Problem :: Copy the lines below word for word, omitting the pictures.

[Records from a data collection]
########

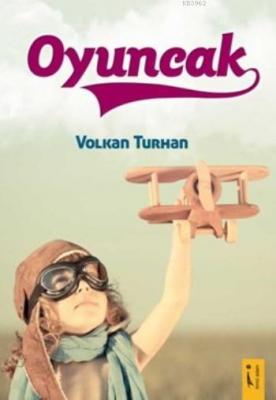 Oyuncak Volkan Turhan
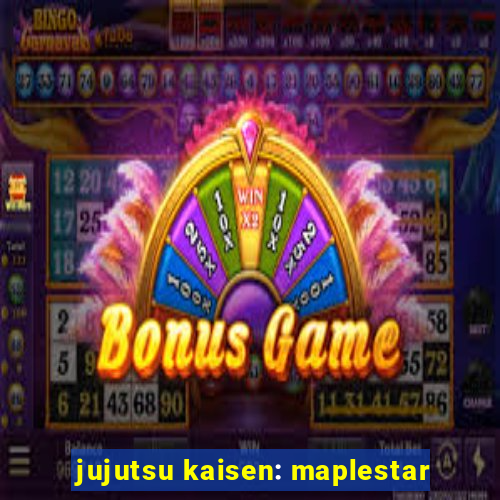 jujutsu kaisen: maplestar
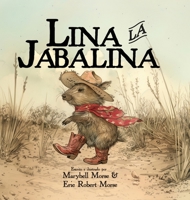 Lina la Jabalina (Spanish Edition) 160020337X Book Cover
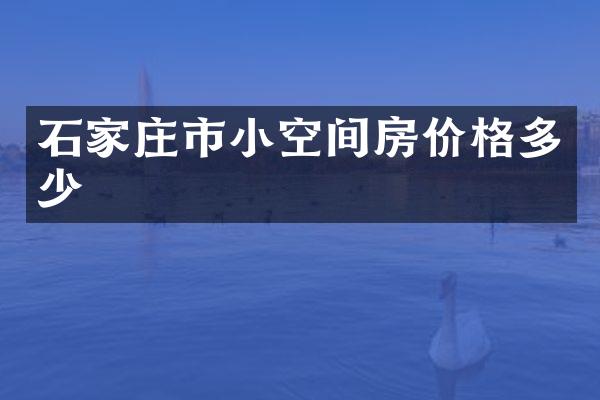 石家庄市小空间房价格多少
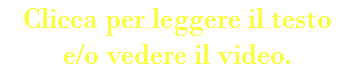 Clicca per leggere il testo  e/o vedere il video.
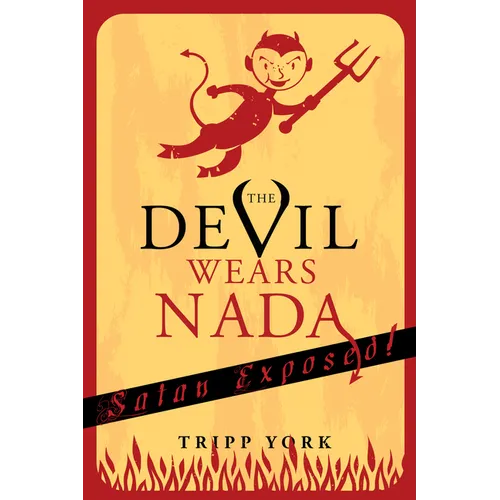 The Devil Wears NADA: Satan Exposed - Paperback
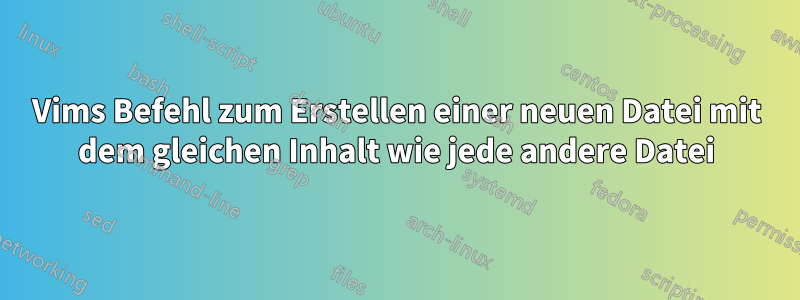 Vims Befehl zum Erstellen einer neuen Datei mit dem gleichen Inhalt wie jede andere Datei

########

Task response ::
 Oyuncak Volkan Turhan
 jujutsu kaisen: maplestar
 Lina la Jabalina (Spanish Edition) 160020337X Book Cover
 石家庄市小空间房价格多少
 Clicca per leggere il testo  e/o vedere il video.
 The Devil Wears NADA: Satan Exposed - Paperback
 Vims Befehl zum Erstellen einer neuen Datei mit dem gleichen Inhalt wie jede andere Datei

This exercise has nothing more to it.